Ogni volta che qualcuno dei nostri compagni di viaggio raggiunge il traguardo della vita storica, emerge la sua unicità, l’originalità della sua esistenza. Viene alla luce la scia lasciata nel cammino, i tanti incontri, la semina e le fioriture che negli anni sono sbocciate. Soprattutto si alza un po’ il velo di una storia d’amore che, sia pure con tutti i limiti, affonda le sue radici in quell’amore primordiale che ci accoglie quando si chiudono i nostri giorni nella notte. Ciascuno è molto di più di quello che è riuscito ad essere, a manifestare e a comunicare nelle opere e nei giorni. Ci si accorge di questo quando il suo posto accanto a noi rimane vuoto. L’assenza ci evoca una unicità, una irripetibilità, che in qualche modo viene intuita nel suo insieme: una storia adempiuta. E non ce n’è una uguale all’altra. Nella vita storica si è un po’ costretti a vivere nella parzialità, che spesso tendiamo a maggiorare, entrando in collisione. Forse fa parte del mestiere di vivere. Ci si conosce, ma è molto più quello che si ignora dell’altro, anche se si cammina nella stessa direzione.

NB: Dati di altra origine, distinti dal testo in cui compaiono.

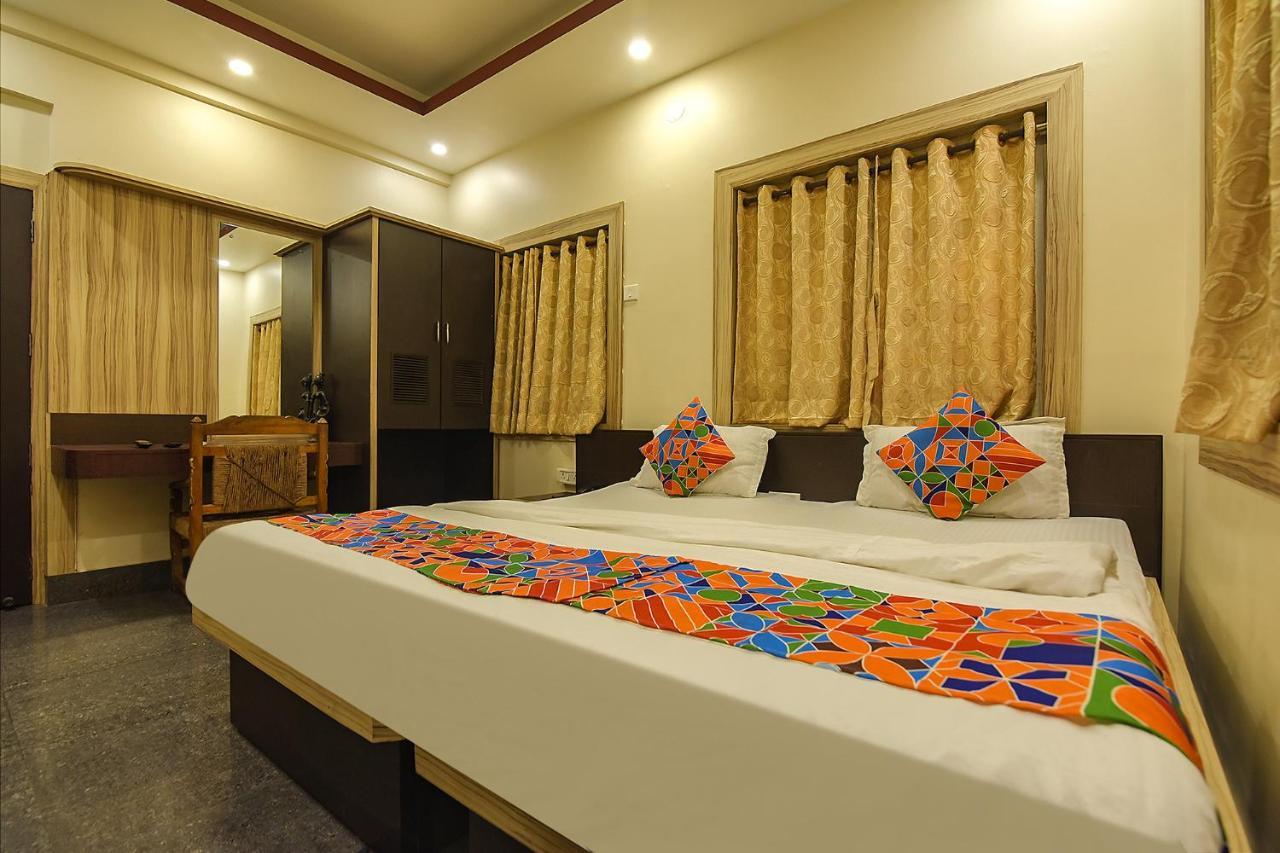 Fabexpress Shivalya Hotel Kolkata Exterior photo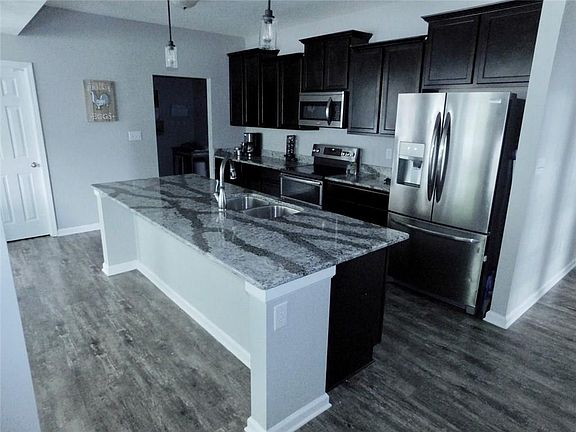 4th image of 16342 Citrine Dr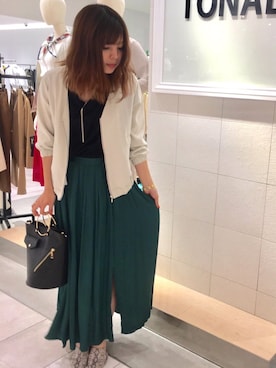 「オフィススタイル」｜「アイテム（ブルゾン）」を使った、IKUEさん（レディース・167cm）の春コーディネート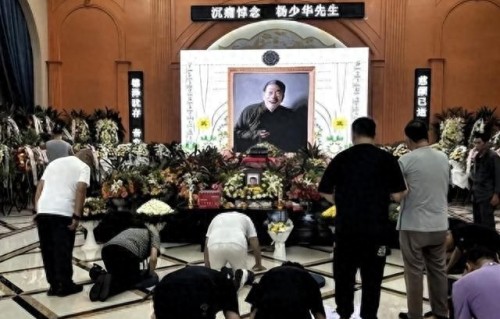 每天2包烟，顿顿8两白酒，71岁李琦跟去世前杨少华状态如出一辙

Davvero. E’ una emozione grande vedere quegli alberi, uno accanto all’altro. Essere lì con loro. Ciascuno col suo nome che evoca il mistero e la bellezza di singole esistenze che abbiamo incrociato e con le quali si è gioito e sofferto. Simili, eppure diversi. Quel piccolo bosco ce li presenta insieme. E se ascoltiamo il suo silenzio, ci parla. Per associazione mi viene in mente quel testo del primo libro dei Re dove si narra del profeta Elia che dopo la traversata del deserto sale sul monte Oreb e nel sussurro di una brezza leggera percepisce la voce di silenzio del Signore.
Le foglie di quegli alberi si muovono, sensibili allo spirare della brezza. Se ci fermiamo nel silenzio, e ci poniamo in ascolto del loro stormire insieme, sorge in noi la percezione di una coralità che infrange la solitudine che la morte impone sul nostro versante, per alludere ad una diversa dimensione dove quello che a noi appare frammentato si ricompone in una armonia che per un attimo si lascia intuire. E loro, quei volti simbolicamente richiamati da quella comunità di alberi vivi, ci annunciano lo shalom dicendoci: abbiamo portato a termine la nostra corsa. E’ un flusso di speranza che ci arriva da altrove e che ci accompagna. Mi sembra che Bonhoeffer abbia ben raccontato questo vissuto in una delle sue ultime parole affiorate dalla tenebra del carcere della Gestapo: la sua poesia “Potenze benigne” di cui riporto le ultime due strofe:
Quando il silenzio profondo scende intorno a noi
facci udire quel suono pieno
del mondo, che invisibile
s’estende intorno a noi
l’alto canto di lode di tutti i tuoi figli.
Da potenze benigne prodigiosamente protetti,
attendiamo consolati quello che accadrà.
Dio ci è a fianco alla sera e al mattino,
e senza fallo, in ogni giorno che verrà.